All good music represents a journey of some sort. From here to there, from birth to death, from naïvete to understanding — there is invariably a destination involved. But getting there is always the fun part.
Fitting neatly into this notion is Running From a Gamble, the sophomore album from the Chicago band Company of Thieves. Having established itself with the infectious single Oscar Wilde and a sound full of soul-infatuated pop confidence, the indie rock troupe founded and fronted by vocalist Genevieve Schatz and guitarist Marc Walloch has designed Running From a Gamble as a journey of discovery that is not unlike the one the young ensemble has embarked on.
"We met when we were 18 years old and had just left our homes to take care of ourselves," Schatz said. "We were learning what it was like to make that transition from depending on your parents to this new phase where we were much more independent and autonomous. We were on to a more self-governed way of living, and I think the new record reflects that.
"Touring all over these past couple of years, you basically have a new home every single day, while every single day seems brand-new. The only way to embrace that and to grow with all of the changes was to kind of crack ourselves wide open in our hearts and in our minds. So a lot of the thoughts that are stirring around on this album are very much about independence and just seeing things in a brand-new way."
That meant examining some of the changes and fortunes that came the band's way in recent years. The debut Company of Thieves album, Ordinary Riches, was a 2007 work that began to click in some unexpected ways upon its re-release in 2009. Among the champions of the band's soul-informed sound was Daryl Hall, the '70s and '80s pop-soul star of Hall and Oates fame, who invited Schatz and Walloch to perform on his online music show, Live From Daryl's House.
"Who would have thought that out of everyone, he would have dug us?" Schatz said. "And it's cool because our parents were totally into Hall and Oates and played their music when we were younger. While it was kind of a surreal experience, really, it sure feels good to have such a great singer-songwriter showing interest in us. Daryl has even asked me to sing Every Time You Go Away (a 1985 Hall-written hit for Paul Young) with him again this summer. My mom thinks that the coolest."

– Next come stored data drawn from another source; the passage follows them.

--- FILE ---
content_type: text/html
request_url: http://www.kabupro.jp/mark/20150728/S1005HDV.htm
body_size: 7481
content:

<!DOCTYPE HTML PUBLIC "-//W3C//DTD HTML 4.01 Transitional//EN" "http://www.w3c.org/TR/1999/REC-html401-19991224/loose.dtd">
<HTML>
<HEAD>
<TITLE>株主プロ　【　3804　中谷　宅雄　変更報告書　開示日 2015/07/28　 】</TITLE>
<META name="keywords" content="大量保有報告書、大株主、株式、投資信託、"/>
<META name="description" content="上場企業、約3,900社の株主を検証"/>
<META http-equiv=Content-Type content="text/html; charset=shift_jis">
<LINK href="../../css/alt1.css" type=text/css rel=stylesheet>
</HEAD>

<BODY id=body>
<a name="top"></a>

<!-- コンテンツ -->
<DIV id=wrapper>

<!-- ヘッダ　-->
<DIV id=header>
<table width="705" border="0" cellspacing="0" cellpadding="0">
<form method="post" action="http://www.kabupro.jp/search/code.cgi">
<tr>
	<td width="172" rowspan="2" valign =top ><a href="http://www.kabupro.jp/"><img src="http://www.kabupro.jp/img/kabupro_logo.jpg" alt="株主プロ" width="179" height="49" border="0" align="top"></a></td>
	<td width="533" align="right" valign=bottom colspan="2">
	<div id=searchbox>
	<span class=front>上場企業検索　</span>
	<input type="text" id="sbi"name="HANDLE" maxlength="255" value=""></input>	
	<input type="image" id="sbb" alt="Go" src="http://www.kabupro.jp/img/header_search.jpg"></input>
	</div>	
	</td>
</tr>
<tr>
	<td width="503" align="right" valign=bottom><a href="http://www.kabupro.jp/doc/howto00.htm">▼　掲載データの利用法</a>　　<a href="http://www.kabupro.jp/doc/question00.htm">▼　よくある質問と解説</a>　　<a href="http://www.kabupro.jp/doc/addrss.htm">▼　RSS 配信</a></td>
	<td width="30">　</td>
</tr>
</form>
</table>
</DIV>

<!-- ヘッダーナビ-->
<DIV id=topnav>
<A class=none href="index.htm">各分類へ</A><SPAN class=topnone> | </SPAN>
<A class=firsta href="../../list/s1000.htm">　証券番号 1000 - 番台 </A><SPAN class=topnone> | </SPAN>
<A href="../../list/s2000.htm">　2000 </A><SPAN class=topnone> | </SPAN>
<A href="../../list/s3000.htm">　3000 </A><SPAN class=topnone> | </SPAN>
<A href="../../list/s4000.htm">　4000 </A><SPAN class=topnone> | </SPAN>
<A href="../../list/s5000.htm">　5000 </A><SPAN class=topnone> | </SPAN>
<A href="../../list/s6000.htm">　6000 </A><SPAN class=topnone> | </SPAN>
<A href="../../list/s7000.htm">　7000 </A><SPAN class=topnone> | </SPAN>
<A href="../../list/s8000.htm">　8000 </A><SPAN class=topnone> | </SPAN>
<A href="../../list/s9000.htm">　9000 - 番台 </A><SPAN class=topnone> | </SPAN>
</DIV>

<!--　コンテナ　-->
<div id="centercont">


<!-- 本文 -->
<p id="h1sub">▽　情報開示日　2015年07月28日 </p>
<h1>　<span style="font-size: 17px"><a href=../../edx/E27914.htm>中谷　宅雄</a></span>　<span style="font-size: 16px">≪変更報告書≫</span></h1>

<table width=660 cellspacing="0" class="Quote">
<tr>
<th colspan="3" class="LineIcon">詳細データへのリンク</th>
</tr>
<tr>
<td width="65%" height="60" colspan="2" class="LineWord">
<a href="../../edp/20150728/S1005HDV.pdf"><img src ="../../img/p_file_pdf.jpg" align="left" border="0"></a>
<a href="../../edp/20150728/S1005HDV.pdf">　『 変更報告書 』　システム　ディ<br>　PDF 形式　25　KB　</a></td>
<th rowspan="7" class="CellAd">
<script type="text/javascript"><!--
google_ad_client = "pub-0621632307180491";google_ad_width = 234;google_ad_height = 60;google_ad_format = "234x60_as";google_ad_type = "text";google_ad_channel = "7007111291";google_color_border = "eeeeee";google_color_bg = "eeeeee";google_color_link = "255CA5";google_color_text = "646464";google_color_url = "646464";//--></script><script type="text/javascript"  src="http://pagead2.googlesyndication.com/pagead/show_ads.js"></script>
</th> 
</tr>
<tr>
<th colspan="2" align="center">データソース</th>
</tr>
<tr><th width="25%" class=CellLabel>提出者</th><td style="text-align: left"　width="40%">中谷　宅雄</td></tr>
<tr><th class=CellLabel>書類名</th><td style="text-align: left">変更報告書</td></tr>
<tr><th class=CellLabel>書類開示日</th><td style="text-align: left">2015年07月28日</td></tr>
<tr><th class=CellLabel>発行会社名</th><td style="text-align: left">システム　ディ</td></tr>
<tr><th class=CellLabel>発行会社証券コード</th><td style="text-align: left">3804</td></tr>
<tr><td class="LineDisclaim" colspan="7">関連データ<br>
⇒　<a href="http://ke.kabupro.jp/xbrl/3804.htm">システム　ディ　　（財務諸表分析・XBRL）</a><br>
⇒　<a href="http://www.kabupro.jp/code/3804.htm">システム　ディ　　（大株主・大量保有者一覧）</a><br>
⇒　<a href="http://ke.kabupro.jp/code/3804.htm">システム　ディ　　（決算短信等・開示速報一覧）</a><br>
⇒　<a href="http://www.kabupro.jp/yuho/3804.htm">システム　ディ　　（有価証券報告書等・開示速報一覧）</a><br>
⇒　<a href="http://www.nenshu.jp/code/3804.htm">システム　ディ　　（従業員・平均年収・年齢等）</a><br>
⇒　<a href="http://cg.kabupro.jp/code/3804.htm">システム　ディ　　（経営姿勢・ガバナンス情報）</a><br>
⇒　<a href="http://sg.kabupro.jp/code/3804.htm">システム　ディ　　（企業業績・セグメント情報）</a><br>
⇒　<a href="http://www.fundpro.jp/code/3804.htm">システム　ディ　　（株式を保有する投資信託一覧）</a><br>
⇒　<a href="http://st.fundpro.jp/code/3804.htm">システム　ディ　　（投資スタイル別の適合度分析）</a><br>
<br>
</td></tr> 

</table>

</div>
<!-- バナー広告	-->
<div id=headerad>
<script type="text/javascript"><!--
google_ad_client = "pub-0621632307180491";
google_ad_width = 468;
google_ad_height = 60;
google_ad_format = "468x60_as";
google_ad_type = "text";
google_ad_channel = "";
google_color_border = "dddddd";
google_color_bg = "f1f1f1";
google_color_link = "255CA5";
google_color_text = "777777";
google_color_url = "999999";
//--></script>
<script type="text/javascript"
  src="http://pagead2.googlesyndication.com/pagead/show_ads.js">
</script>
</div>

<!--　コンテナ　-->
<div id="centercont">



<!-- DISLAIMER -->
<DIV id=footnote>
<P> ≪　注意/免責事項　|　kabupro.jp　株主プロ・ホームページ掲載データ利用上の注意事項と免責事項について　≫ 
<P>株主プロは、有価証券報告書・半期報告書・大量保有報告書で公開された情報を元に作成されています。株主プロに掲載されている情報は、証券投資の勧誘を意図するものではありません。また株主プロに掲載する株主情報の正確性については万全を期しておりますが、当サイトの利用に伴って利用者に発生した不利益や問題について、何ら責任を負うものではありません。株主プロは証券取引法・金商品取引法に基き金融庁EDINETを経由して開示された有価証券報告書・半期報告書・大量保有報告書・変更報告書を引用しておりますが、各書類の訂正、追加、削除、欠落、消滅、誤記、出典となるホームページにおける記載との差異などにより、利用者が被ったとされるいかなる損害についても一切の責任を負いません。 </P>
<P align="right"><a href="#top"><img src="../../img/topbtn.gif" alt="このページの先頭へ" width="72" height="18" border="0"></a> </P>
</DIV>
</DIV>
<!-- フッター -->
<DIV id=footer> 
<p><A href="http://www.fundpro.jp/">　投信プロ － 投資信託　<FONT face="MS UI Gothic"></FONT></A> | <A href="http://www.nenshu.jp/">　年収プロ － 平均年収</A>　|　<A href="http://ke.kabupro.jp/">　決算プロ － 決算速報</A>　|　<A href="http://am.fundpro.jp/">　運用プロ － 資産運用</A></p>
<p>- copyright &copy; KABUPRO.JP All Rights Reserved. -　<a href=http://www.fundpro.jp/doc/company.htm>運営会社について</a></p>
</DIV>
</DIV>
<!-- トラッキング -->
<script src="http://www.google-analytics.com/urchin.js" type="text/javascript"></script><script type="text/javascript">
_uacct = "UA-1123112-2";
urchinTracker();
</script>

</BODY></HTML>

Company of Thieves' figurative journey began in Chicago, a longtime breeding ground for all kinds of roots-generated and progressive music. What Schatz saw instructed her not so much on the kind of music to make but the level of drive required to make sure people got to hear that music in the first place.
"I grew up going to shows when I was 12 or 13 years old," Schatz said. "I watched all these independent, do-it-yourself bands bring their own audiences to their shows. They were influential in that they knew how to hustle. Just by example they taught us that to get the word out, you have to sometimes stand outside of a venue in the middle of winter handing out fliers or demos of your songs that you burned onto a CD. So we got to know about that kind of guerilla marketing.
"When Marc and I first started writing songs, we didn't really know how to share them with people. We didn't even have a full band yet. It was just me and him. So we scoured the local papers for open mike nights. We knew we had to get out there and hustle. Learning that was huge for us."
There are more literal stops on the journey that Company of Thieves takes on Running From a Gamble, too. As the album heads into the home stretch, it offers a song called Tallulah. Lyrically, the tune is despondent as it reflects a real-life journey to New Orleans that included a drive through the deserted, decimated streets of nearby Tallulah, La., in the aftermath of Hurricane Katrina. But musically, the tune is all Motown-inspired, horn-driven pop soul. It might just be the cheeriest tale of sadness you will hear all year.
"That one was so much fun to record," Schatz said. "We were very much enveloped in the world of Motown after watching the documentary Standing in the Shadows of Motown," she said, referring to the film about the careers of the backup musicians known as The Funk Brothers who played on Motown's biggest hits. "So we thought, 'Wow. We want to make a song that sounds like that.'
"And that's something I love about Company of Thieves. We don't pigeonhole ourselves. We don't limit ourselves to a certain genre. To contrast these kinds of dark lyrics with this sassy delivery and having that Motown sound in there with all the horns, ... oh, it was just the best thing ever."